This means that it was a bit more than 40m to notify the impacted users. That’s not that great, but it might be a bit better than what AWS were capable of on average during my time at LastPass.
Checking any of my overview dashboards shows that I had an outage of some sort between 07:05:30 and 08:08:00.
I am using Splitbee (my only 3rd party service) to get some basic analytics. With the help of that I can state the following:
- I had my last successful visitor between 05:30 and 05:39 UTC
- I had my first successful visitor between 08:00 and 08:10 UTC
This confirms that after my monitoring stack started to work again, my site also started to work.
Hetzner Cloud sent me an email listing the following timeframe for the incident once it was resolved: Start: 2022-08-10 07:49 UTC+0 – Estimated end: 2022-08-10 13:03 UTC+0
It’s definitely possible that other VMs on this node were affected for longer (or shorter) time, but based on this, I can consider myself somewhat lucky.
How my application responded?
During the incident my website became unavailable, and since I lost my metrics during that timeframe, I have limited insights into its inner state.

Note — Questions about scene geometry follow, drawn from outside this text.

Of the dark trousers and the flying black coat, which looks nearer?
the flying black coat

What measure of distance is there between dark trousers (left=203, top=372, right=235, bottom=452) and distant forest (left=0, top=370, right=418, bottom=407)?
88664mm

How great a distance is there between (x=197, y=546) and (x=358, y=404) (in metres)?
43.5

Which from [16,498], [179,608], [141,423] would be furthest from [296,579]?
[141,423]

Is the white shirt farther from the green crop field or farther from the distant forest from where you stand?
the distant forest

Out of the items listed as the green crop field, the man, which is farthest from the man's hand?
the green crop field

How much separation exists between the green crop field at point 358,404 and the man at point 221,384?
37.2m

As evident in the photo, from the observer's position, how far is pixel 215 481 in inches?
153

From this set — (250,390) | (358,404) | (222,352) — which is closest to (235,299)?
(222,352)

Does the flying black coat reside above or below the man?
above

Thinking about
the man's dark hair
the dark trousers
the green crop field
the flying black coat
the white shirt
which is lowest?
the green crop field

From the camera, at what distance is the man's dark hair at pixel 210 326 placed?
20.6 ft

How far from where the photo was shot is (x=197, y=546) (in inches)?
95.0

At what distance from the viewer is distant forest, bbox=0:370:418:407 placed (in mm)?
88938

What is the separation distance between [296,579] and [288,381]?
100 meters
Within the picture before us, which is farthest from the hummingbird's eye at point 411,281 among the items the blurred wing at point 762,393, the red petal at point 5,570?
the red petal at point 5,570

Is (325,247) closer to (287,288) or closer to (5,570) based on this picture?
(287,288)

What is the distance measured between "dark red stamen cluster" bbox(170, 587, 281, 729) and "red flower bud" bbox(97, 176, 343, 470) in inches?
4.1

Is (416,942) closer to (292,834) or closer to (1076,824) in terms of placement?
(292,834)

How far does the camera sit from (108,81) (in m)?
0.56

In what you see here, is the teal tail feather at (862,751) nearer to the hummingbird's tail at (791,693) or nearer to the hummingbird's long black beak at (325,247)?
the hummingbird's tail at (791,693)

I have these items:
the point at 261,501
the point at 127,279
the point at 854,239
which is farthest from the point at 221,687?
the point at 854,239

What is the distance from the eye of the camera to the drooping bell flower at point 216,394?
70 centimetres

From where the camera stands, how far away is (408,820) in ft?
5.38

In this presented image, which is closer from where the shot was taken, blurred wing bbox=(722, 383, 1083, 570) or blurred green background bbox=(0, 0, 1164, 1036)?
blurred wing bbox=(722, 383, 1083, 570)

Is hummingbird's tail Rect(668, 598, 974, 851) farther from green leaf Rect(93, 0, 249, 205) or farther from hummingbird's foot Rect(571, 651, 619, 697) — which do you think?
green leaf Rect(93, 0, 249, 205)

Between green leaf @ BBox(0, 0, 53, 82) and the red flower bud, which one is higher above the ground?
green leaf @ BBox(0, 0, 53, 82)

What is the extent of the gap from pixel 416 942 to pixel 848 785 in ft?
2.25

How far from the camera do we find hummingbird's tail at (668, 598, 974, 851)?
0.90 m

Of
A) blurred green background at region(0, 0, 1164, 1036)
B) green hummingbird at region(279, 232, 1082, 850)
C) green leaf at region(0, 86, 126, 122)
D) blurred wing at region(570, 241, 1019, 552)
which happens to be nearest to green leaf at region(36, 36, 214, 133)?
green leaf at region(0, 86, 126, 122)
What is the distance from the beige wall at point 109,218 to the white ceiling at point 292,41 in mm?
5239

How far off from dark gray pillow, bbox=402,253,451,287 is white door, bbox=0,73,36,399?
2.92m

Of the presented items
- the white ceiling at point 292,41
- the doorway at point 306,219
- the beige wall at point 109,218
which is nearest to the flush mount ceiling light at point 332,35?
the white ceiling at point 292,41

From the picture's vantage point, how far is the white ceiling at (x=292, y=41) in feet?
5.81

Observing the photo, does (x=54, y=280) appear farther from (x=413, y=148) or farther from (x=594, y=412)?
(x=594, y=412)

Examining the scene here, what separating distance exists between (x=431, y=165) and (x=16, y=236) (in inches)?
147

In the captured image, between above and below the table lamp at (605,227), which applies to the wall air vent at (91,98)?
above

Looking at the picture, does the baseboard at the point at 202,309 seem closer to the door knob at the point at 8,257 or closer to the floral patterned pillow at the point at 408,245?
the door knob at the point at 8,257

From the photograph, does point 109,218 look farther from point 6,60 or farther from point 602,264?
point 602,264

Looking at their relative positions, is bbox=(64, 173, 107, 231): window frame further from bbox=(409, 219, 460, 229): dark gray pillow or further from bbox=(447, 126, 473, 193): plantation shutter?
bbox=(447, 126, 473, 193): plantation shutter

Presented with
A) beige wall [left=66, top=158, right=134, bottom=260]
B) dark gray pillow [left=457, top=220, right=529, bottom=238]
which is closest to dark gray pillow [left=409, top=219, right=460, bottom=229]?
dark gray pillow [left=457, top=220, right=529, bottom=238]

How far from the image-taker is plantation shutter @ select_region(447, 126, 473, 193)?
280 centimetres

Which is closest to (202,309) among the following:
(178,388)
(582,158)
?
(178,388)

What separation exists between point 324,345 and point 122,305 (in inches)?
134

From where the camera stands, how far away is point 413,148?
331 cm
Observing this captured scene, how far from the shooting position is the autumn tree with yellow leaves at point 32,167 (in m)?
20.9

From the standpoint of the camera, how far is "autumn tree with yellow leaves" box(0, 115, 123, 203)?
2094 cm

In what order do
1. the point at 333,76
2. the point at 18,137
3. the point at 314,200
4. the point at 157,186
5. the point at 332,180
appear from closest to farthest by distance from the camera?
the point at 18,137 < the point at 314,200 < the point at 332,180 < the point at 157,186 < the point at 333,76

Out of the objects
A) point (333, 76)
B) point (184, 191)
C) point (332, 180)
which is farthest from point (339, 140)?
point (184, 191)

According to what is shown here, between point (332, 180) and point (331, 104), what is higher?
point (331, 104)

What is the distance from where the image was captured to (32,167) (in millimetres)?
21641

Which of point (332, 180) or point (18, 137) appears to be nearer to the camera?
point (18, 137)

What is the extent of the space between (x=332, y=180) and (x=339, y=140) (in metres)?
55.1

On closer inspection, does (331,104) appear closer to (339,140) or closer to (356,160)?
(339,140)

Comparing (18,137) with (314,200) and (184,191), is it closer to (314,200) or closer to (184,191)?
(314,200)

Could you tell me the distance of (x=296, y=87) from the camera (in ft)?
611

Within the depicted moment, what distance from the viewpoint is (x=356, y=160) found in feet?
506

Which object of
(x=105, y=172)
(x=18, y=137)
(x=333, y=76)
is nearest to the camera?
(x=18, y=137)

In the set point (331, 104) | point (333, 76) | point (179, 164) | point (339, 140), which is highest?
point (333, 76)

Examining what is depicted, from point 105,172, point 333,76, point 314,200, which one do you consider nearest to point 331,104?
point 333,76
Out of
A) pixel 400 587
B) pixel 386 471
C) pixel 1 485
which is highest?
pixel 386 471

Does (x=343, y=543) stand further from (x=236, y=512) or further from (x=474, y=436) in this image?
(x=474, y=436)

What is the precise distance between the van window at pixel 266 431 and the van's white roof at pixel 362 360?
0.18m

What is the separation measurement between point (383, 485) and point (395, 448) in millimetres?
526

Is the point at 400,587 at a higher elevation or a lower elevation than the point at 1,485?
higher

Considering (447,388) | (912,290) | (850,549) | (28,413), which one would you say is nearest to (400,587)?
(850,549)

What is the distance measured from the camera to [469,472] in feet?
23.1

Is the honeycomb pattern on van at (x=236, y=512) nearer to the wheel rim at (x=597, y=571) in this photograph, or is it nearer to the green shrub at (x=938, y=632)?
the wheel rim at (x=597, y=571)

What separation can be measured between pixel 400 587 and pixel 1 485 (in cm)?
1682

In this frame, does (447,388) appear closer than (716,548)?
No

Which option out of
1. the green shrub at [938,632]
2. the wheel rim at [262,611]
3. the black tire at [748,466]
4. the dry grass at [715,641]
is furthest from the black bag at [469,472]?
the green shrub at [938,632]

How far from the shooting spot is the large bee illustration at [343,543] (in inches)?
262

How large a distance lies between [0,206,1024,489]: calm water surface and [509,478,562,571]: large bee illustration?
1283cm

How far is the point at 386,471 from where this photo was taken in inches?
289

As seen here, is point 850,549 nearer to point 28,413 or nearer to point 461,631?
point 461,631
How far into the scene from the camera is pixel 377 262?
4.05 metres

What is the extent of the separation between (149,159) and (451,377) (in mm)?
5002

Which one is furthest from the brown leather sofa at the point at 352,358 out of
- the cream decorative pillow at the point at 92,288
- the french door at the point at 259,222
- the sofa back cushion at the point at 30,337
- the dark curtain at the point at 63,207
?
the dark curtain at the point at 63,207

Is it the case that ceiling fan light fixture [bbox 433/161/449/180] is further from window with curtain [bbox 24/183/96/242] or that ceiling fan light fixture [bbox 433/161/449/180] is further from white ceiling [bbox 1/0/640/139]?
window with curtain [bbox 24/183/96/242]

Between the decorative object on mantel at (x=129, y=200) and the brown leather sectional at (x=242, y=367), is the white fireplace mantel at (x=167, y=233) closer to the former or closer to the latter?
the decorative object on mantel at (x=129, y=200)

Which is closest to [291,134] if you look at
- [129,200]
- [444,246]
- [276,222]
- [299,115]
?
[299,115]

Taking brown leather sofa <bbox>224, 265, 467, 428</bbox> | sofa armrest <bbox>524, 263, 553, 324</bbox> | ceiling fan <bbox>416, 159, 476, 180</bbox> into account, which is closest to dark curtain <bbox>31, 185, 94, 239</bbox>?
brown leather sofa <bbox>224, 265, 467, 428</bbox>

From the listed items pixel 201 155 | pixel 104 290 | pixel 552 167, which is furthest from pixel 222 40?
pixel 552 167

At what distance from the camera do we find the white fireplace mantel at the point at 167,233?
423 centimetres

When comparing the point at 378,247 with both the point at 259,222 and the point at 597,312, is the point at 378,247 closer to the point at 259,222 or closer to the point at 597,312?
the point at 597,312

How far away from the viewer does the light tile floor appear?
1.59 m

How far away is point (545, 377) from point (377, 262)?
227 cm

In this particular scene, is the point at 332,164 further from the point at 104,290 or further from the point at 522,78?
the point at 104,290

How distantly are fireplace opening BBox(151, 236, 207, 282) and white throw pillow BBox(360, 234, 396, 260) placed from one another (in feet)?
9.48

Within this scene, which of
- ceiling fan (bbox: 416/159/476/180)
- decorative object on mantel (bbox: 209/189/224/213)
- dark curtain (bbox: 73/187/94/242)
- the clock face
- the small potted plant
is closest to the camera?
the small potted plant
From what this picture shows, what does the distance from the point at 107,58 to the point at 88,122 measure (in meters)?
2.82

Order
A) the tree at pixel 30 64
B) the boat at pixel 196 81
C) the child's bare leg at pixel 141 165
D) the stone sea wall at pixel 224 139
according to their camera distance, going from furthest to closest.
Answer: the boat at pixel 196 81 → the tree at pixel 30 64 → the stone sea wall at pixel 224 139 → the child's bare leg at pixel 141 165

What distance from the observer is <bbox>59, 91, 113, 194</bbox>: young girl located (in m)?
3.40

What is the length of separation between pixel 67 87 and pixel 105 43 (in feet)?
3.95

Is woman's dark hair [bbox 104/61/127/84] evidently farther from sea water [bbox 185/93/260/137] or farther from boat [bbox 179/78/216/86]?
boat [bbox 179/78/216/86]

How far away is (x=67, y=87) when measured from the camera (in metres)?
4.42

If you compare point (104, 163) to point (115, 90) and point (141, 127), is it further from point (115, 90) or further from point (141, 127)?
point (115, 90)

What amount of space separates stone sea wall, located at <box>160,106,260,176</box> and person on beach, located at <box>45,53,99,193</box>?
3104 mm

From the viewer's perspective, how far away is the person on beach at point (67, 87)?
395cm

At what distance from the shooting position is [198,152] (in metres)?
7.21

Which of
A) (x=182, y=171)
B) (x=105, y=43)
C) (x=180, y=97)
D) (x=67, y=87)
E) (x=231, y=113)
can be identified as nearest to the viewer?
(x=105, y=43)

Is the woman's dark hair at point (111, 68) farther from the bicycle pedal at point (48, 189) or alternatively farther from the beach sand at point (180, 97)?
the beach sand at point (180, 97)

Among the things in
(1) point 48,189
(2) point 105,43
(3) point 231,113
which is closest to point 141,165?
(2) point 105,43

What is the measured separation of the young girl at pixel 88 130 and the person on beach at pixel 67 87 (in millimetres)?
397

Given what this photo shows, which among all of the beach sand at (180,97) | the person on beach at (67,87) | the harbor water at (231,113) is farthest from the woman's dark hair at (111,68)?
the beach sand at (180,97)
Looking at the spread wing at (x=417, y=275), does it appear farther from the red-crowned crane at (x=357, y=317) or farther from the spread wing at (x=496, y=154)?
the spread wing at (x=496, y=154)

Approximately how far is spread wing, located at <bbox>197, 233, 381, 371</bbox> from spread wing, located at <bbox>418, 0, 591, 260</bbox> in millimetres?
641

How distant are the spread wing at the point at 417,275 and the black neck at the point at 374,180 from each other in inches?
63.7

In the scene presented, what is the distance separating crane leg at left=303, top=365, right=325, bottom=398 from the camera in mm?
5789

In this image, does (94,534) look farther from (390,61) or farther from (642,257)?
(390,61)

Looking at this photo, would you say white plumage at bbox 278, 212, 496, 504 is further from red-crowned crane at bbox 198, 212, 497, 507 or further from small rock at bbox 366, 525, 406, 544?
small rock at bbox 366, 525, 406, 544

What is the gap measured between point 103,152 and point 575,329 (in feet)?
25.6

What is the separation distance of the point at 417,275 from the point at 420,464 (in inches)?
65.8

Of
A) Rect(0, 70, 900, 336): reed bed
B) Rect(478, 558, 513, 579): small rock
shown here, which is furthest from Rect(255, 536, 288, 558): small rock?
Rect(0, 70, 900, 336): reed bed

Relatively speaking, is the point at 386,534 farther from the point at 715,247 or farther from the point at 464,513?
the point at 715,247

As the root cause of the incident is the unavailability of the node my cluster was running on, the website didn’t produce high latency and/or elevated error rate. It just stopped working.
One thing I could do to mitigate this in the future, is to have a cluster distributed across multiple nodes (and optimally DCs), so pods running on a potentially healthy node could still serve my traffic.
Another solution would be to spin up a new cluster in a new DC during an incident. This would be a cheaper option, but it would require either more work upfront to automate it, or some manual intervention during an incident.
Luckily, I sort of have a business continuity plan as I performed dry-runs of spinning up a new replica of my blog. Since the operation takes less than a few minutes, it’s a good enough solution for me to mitigate an outage like this.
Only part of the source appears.